Encore une fois, jusqu'à ce qu'un consensus sur les meilleures pratiques soit atteint et que des lignes directrices de conformité soient élaborées (et, dans certains cas, la confirmation de la nomination d'un coordinateur pour les services numériques), les plateformes et services réglementés devront trouver leur propre voie. Voir aussi: Amazon améliore le robot Proteus pour gérer les tâches d'entrepôt en Europe.

Le coordinateur pour les services numériques sera également le point de contact pour les citoyens qui souhaitent déposer des plaintes liées au DSA. (Si les citoyens se plaignent d'une plateforme qui n'est pas réglementée par une agence spécifique, ils seront chargés de la transmettre aux autorités compétentes.)
Cependant, les consommateurs européens ne comptent pas uniquement sur les régulateurs pour agir sur leurs plaintes. Si les entreprises ne respectent pas leurs droits en vertu du règlement, ils peuvent également recourir à des recours collectifs. Par conséquent, les plateformes non conformes risquent également d'être poursuivies en justice. Voir aussi: Google et Telefónica avancent le modèle de cloud souverain.

Les interventions du DSA peinent à se mettre en place

En observant la mise en œuvre d'autres règles numériques européennes ces dernières années, il semble probable que les plateformes bénéficieront de périodes de grâce pour se mettre à niveau et que le système aura besoin de temps pour fonctionner, y compris pour les agents chargés de l'application qui restent totalement inopérants.
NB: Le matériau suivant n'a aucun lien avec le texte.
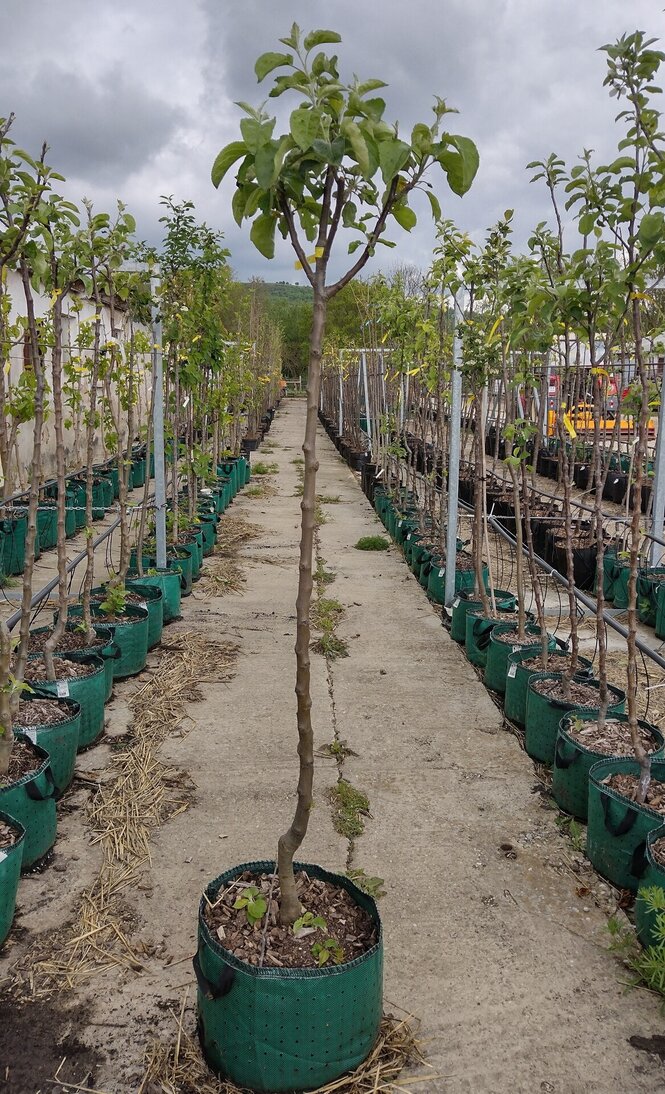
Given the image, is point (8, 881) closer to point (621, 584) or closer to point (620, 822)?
point (620, 822)

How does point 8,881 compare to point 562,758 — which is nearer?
point 8,881

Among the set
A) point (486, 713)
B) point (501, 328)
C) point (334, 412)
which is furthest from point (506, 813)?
point (334, 412)

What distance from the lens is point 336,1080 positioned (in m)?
2.03

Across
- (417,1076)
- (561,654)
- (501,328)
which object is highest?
(501,328)

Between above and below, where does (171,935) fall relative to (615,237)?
below

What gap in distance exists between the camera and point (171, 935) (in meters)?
2.63

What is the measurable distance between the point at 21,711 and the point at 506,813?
211cm

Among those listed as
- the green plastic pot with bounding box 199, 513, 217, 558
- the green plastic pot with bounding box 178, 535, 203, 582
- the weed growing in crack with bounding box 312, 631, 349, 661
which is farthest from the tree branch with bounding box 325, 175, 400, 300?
the green plastic pot with bounding box 199, 513, 217, 558

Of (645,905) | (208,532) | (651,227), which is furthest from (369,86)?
(208,532)

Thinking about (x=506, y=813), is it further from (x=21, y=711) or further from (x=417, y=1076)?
(x=21, y=711)

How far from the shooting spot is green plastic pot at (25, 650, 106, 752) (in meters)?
3.71

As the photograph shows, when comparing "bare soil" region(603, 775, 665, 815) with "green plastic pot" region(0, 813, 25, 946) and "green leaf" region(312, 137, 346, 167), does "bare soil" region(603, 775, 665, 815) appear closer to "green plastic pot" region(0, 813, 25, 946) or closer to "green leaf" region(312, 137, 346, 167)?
"green plastic pot" region(0, 813, 25, 946)

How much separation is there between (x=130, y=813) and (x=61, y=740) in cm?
41

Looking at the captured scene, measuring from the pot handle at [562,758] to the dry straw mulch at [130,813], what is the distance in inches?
62.3
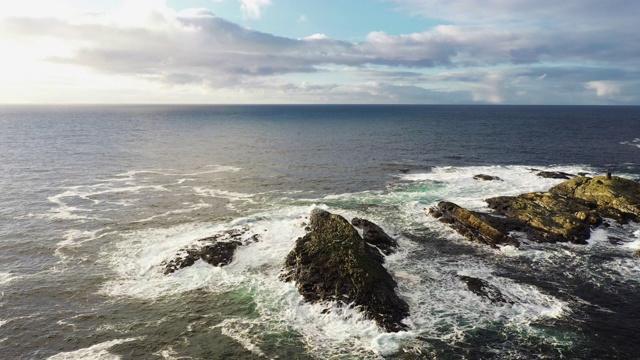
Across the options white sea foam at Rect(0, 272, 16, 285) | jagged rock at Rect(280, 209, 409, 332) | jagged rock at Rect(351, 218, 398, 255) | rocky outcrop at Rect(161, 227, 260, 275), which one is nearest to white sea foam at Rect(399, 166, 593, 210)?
jagged rock at Rect(351, 218, 398, 255)

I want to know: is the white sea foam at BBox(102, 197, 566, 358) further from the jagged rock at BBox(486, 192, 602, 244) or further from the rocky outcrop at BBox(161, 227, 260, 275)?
the jagged rock at BBox(486, 192, 602, 244)

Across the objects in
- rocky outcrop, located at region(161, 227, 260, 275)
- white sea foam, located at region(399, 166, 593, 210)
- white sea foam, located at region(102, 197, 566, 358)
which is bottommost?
white sea foam, located at region(102, 197, 566, 358)

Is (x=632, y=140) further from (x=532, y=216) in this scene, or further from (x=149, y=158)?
(x=149, y=158)

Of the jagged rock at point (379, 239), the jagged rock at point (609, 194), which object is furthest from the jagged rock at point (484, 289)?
the jagged rock at point (609, 194)

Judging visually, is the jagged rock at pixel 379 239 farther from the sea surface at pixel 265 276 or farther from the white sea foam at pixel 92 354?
the white sea foam at pixel 92 354

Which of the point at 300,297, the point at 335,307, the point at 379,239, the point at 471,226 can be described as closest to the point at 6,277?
the point at 300,297

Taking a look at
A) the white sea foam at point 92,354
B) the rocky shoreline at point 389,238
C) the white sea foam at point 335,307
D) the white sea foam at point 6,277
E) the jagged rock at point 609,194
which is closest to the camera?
the white sea foam at point 92,354

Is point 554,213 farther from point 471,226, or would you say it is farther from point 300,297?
point 300,297
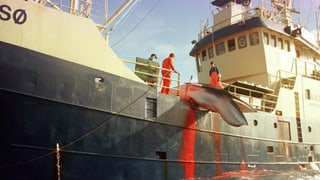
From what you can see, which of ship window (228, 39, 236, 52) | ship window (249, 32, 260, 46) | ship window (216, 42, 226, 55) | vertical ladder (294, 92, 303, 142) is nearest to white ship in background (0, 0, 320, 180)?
vertical ladder (294, 92, 303, 142)

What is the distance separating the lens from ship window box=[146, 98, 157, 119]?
26.0ft

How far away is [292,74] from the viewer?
13539mm

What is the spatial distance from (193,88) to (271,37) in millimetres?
6268

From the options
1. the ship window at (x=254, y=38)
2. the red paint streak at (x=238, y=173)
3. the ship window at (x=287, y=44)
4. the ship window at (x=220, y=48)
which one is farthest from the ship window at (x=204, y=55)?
the red paint streak at (x=238, y=173)

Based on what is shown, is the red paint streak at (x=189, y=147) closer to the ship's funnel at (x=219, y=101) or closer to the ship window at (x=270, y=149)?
the ship's funnel at (x=219, y=101)

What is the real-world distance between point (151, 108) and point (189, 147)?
152 cm

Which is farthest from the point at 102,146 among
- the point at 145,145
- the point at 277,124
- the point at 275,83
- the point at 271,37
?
the point at 271,37

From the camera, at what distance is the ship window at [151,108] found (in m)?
7.93

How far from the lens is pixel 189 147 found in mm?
8523

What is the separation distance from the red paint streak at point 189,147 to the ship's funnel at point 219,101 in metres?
0.49

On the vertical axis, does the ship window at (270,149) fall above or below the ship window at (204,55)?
below

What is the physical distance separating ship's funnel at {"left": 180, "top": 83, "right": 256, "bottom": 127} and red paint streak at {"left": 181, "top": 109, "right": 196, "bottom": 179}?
0.49 meters

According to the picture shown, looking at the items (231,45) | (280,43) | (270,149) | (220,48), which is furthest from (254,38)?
(270,149)

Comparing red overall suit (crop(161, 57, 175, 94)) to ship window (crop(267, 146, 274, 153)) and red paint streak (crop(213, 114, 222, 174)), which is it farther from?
ship window (crop(267, 146, 274, 153))
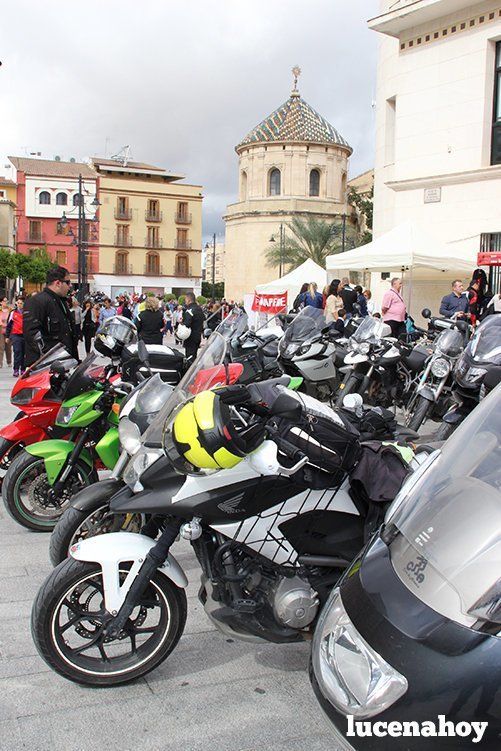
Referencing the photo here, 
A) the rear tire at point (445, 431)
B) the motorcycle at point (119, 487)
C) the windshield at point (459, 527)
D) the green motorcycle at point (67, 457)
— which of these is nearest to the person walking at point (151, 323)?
the green motorcycle at point (67, 457)

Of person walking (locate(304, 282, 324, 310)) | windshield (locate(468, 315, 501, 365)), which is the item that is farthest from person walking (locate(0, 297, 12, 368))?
windshield (locate(468, 315, 501, 365))

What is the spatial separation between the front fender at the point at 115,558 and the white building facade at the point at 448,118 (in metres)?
15.8

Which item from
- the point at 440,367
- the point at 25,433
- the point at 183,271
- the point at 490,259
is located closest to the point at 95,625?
the point at 25,433

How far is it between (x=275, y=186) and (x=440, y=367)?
6173cm

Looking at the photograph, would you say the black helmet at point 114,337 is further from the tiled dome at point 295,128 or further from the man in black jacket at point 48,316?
the tiled dome at point 295,128

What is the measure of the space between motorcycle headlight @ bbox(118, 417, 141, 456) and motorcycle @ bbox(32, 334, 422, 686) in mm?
172

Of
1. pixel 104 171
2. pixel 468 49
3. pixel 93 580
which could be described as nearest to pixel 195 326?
pixel 468 49

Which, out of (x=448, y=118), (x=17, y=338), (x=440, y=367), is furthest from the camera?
(x=448, y=118)

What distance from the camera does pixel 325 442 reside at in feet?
9.61

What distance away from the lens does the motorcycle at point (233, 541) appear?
2.90 m

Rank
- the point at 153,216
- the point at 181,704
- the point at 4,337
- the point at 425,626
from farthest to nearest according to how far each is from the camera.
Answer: the point at 153,216, the point at 4,337, the point at 181,704, the point at 425,626

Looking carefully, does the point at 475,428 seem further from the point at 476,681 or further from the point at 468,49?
the point at 468,49

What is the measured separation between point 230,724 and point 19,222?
88.4 m

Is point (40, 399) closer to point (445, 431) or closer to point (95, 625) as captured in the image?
point (95, 625)
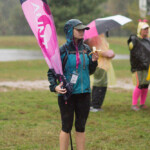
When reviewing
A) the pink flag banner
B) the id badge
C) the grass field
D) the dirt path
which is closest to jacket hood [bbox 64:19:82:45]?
the pink flag banner

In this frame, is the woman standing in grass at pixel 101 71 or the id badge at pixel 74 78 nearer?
the id badge at pixel 74 78

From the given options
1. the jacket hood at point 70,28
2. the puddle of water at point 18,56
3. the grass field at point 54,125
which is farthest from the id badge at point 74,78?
the puddle of water at point 18,56

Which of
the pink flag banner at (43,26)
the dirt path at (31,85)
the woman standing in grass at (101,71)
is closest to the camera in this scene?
the pink flag banner at (43,26)

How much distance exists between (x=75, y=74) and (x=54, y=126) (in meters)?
2.33

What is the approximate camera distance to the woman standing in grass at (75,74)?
4234 millimetres

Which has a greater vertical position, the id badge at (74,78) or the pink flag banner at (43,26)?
the pink flag banner at (43,26)

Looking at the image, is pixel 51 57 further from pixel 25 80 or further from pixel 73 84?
pixel 25 80

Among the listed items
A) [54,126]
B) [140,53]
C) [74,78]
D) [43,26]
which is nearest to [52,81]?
[74,78]

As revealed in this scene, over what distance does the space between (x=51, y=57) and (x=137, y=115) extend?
383cm

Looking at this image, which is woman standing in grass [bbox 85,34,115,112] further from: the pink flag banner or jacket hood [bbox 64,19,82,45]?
the pink flag banner

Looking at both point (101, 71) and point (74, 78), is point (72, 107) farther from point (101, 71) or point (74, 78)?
point (101, 71)

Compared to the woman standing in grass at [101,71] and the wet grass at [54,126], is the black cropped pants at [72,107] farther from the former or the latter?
the woman standing in grass at [101,71]

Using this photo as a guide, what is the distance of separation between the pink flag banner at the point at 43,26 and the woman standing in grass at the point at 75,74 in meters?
0.18

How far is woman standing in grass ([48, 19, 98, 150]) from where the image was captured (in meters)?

Bien que, étant donné qu'il s'agit d'une application décentralisée, certaines autorités nationales pourraient être plus promptes à agir que d'autres, on peut s'attendre à ce que les interventions au titre du DSA se produisent à des rythmes différents dans la région.
Le coordinateur pour les services numériques a le droit d'imposer des amendes allant jusqu'à 6 % du chiffre d'affaires annuel mondial pour les infractions au règlement, ce qui correspond au même niveau de pénalité que celui que la Commission européenne impose aux VLOP/VLOSE pour les manquements aux obligations supplémentaires applicables aux grandes plateformes et aux moteurs de recherche. Ainsi, en théorie, à partir de samedi, l'Europe est confrontée à de nombreux nouveaux risques réglementaires.
La pleine application du régime signifie également que les VLOP comme X pourraient se voir infliger des amendes distinctes de la part de la Commission européenne et du coordinateur pour les services numériques – c'est-à-dire si leur conformité ne satisfait pas aux deux ensembles d'obligations. Voir aussi: DIMOS ATHINAION ANONIMI ANAPTIXIAKI ETAIRIA MICHANOGRAFISIS KAI EPICHIRISIAKON MONADON OTA.

Une chose est claire: le DSA ajoute de la complexité pour les plateformes opérant dans la région, impose un tout nouvel ensemble d'obligations et déroule une nouvelle toile d'application – en plus du nombre croissant de lois existantes qui peuvent également s'appliquer aux entreprises numériques, comme le Règlement général sur la protection des données, la Directive sur la vie privée et les communications électroniques, le Data Act et la prochaine Loi sur l'intelligence artificielle (pour n'en citer que quelques-unes). Voir aussi: ARVANCLOUD-GLOBAL.

Changements et défis

Dans un signe avant-coureur de temps potentiellement intéressants, le Coimisiún na Meán en Irlande a récemment consulté sur des règles pour les plateformes de partage de vidéos qui pourraient les obliger à désactiver par défaut les fils de contenu basés sur le profil sur leurs marchés locaux.
Dans ce cas, la proposition de politique a été faite dans le cadre des règles européennes sur les services de médias audiovisuels, et non du DSA, mais étant donné le nombre de grandes plateformes présentes en Irlande, si une approche similaire était adoptée lors de l'application du DSA à Meta, TikTok, X et d'autres géants de la technologie, en tant que coordinateur pour les services numériques, le Coimisiún na Meán pourrait donner lieu à des expériences réglementaires intéressantes. Voir aussi: BAIONITY GmbH.